If you’re a saver and have been looking for ways to save money other than investing in the stock market, then researching Certificate Deposit’s (CD) are a good option. For some, they may not want to take the potential risk associated with investing in stocks and the volatility it may bring. CD’s provide a guaranteed return vs. a fluctuating one. The return in the S&P 500 over the last 65 years has yielded an average of 10.18%, but does bring years of uncertainty.
Certificate of deposit (CD) rates have been hovering around historic lows for nearly 10 years, leaving many savers searching for ways to make their money work harder. Over the past year or so, the Federal Reserve has been raising interest rates to fight inflation, inturn which is a great thing for savers (not so much for home buyers)
It's important to understand what a CD is. A CD is a type of savings account that offers a higher interest rate than a regular savings account in exchange for locking in your money for a specific period of time. CD durations could be a few months, a year, or 5 years; it all depends on what you’re looking for and how comfortable you are with locking your funds for that specific period.
There are 5 key reasons we identify why you should care about a 5% CD today.
They can provide a guaranteed return on investment. Unlike other investment options such as stocks or mutual funds, CDs are FDIC insured up to $250,000 per depositor, making them a low-risk investment option. This means that even if the bank or credit union goes out of business, your principal and accrued interest will be protected.
If you’re looking for yield, you are now earning 5% risk-free, which means other riskier investments need to return a yield greater than 5% to have a meaningful return for investors. If you’re a real estate investor, a crypto investor, a stock investor, you might now expect to return 15-20, or more given the risk free rate is now hovering around 5% (give or take depending on your banks and duration). How likely are you to see those higher returns given the inflationary times we are in?
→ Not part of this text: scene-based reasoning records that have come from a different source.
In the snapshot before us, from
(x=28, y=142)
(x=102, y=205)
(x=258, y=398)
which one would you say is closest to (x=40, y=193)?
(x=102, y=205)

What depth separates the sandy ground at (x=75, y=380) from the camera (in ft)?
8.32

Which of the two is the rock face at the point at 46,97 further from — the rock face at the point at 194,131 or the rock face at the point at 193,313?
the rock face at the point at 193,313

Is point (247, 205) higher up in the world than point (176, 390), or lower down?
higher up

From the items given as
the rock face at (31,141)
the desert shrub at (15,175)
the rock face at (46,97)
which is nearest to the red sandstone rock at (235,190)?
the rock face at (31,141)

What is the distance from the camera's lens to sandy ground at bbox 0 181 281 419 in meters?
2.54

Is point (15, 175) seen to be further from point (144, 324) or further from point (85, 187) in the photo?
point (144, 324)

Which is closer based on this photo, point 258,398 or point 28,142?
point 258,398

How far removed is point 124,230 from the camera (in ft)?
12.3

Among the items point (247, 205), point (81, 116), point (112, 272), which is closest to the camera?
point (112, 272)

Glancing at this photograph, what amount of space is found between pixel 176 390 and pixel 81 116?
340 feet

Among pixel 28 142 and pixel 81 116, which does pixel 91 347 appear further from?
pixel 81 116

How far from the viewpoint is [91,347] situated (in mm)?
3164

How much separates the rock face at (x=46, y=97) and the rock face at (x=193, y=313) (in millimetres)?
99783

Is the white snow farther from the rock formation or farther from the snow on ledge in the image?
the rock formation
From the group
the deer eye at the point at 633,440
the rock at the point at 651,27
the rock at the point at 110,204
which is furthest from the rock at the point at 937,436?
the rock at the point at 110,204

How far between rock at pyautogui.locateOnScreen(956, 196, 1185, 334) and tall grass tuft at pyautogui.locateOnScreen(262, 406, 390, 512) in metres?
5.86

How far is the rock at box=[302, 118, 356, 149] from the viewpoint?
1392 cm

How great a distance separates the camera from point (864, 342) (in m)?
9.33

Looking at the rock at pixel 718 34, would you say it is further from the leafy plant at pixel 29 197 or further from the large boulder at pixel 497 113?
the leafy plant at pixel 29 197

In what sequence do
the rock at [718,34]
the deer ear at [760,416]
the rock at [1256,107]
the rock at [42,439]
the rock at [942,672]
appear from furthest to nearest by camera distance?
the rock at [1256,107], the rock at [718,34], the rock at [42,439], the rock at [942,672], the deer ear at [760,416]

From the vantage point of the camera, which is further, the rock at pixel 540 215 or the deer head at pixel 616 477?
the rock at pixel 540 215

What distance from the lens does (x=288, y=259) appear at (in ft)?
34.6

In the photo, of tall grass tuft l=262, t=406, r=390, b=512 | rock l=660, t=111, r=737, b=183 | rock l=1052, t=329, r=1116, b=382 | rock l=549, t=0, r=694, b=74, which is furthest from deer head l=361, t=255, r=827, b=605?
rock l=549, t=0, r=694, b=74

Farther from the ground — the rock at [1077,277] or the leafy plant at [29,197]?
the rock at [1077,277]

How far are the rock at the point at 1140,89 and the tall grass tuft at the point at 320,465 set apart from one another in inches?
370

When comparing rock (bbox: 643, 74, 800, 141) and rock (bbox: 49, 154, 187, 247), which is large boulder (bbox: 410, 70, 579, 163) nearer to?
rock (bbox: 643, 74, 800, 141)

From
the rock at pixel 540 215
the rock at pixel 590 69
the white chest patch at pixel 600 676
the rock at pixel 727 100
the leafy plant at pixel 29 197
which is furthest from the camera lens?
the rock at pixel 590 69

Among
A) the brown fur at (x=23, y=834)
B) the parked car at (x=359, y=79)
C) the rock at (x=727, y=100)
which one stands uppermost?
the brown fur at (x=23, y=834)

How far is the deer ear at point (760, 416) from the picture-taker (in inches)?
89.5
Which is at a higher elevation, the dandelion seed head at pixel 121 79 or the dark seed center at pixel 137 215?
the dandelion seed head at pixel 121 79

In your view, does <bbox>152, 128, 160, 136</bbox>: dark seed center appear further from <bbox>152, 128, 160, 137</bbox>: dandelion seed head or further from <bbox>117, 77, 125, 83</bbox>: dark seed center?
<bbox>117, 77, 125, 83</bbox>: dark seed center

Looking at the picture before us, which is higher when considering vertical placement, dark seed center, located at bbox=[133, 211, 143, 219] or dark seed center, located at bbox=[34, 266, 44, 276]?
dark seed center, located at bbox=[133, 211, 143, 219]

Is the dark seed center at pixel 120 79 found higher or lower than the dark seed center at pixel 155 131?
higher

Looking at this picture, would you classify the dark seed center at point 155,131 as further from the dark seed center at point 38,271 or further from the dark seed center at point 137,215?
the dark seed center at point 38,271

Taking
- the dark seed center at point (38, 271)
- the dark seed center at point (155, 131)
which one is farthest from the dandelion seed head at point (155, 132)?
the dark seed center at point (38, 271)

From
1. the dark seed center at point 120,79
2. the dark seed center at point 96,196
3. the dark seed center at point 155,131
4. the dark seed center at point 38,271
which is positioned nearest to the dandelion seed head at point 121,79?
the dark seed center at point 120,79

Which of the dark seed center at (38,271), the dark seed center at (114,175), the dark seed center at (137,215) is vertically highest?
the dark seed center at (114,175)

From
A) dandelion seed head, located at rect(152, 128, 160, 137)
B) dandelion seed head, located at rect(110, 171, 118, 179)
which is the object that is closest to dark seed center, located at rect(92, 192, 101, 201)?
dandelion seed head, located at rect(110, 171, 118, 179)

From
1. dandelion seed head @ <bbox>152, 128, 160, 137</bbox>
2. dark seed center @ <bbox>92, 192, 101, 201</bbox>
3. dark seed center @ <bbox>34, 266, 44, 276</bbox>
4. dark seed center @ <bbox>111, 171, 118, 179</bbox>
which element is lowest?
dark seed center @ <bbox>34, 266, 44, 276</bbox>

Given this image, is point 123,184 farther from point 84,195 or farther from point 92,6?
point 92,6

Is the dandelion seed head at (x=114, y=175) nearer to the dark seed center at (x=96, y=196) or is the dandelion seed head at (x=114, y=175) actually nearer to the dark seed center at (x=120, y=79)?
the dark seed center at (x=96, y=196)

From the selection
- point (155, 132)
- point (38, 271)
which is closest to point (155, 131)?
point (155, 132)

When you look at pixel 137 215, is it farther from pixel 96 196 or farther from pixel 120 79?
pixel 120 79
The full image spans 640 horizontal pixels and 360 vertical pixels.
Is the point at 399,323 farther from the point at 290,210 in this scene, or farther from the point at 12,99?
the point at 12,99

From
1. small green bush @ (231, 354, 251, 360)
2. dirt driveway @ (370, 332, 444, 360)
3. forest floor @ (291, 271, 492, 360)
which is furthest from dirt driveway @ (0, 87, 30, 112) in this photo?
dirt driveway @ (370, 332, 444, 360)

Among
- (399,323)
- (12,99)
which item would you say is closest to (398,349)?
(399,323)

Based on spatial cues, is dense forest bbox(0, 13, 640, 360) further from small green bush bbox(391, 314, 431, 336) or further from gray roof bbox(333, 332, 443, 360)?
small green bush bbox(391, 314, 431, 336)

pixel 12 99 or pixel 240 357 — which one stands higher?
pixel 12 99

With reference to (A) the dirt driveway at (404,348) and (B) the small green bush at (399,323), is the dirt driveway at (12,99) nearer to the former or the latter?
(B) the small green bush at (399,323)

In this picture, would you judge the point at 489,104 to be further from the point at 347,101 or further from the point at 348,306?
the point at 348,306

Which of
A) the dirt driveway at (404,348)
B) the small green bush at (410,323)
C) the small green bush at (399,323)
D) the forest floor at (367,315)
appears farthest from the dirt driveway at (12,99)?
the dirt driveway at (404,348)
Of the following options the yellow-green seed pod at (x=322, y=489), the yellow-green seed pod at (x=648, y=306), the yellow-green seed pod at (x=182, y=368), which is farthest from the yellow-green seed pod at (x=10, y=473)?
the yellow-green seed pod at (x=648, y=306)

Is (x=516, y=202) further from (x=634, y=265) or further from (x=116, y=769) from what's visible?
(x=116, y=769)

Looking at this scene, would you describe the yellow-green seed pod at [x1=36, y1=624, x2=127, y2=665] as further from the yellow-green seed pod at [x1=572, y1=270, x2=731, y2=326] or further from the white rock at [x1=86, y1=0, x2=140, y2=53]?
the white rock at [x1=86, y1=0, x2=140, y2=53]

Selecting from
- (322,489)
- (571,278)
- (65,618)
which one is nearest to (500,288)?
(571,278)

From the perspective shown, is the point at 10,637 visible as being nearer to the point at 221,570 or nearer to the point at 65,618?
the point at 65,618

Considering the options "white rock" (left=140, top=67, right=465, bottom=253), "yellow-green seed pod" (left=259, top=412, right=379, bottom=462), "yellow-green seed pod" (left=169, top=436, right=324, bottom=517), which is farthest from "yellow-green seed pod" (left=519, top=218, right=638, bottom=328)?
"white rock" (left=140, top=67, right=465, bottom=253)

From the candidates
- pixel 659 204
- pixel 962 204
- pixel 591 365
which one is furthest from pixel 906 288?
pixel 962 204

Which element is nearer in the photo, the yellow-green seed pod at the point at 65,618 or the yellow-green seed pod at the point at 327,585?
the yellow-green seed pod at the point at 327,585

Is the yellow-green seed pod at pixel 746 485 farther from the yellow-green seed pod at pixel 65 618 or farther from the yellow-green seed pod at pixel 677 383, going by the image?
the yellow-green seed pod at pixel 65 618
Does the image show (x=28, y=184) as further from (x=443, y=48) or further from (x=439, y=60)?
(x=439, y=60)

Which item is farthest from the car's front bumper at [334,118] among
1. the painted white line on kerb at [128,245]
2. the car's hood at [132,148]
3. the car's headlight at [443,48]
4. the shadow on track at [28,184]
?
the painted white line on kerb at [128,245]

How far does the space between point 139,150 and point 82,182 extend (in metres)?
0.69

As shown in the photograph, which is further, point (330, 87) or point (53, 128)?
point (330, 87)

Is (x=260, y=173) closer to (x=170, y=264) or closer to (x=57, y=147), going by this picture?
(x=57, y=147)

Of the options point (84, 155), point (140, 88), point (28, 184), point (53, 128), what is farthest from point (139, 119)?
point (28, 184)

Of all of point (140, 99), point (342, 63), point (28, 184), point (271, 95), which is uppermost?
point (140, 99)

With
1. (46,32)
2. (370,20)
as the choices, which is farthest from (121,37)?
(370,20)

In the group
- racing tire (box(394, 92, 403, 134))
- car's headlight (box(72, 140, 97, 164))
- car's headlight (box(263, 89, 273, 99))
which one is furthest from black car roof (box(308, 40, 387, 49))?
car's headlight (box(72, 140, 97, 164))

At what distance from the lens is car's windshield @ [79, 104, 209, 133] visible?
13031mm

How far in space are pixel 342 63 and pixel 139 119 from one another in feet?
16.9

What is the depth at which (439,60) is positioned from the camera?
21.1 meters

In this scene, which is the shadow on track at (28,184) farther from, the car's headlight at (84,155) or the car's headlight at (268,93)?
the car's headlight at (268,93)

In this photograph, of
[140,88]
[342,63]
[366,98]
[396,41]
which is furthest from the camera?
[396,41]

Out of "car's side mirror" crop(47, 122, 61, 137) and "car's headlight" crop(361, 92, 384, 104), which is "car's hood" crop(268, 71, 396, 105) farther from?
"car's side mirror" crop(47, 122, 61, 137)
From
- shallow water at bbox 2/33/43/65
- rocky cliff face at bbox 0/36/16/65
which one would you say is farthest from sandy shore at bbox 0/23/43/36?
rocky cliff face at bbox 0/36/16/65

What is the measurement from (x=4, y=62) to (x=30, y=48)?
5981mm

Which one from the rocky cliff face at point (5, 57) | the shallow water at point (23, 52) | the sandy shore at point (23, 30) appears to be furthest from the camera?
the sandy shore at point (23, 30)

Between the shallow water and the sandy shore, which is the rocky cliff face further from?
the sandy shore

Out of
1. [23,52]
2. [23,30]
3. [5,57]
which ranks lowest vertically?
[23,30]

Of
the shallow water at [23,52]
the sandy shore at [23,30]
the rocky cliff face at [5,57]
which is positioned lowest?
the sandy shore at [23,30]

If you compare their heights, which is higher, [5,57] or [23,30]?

They offer a predictable source of income. Since the interest rate is fixed, you know exactly how much you will earn over the CD's term. This can be especially appealing for retirees or those on a fixed income who rely on interest income to meet their living expenses or anyone looking to diversify their portfolio a bit by reducing their exposure to risk.
It be a smart choice for those who have a specific savings goal in mind, such as buying a new car or putting a down payment on a home. By choosing a CD with a term that matches your goal's timeline, you can earn more interest on your savings than you would with a traditional savings account.
Finally, 5% CD rates can help combat inflation. Inflation erodes the purchasing power of your money over time, meaning that if your savings don't keep up with inflation, you may end up with less buying power in the future. By earning a higher interest rate, you can keep pace with inflation and ensure that your savings maintain their value over time.
A CD is a great financial mechanism to diversify your overall portfolio or even stash some cash away risk free for a more novice investor. The goal for your money is to make your money.
I like the point about using CDs as a savings vehicle for specific purchase goals. Locking their money for 5 years would help the consumer practice financial discipline.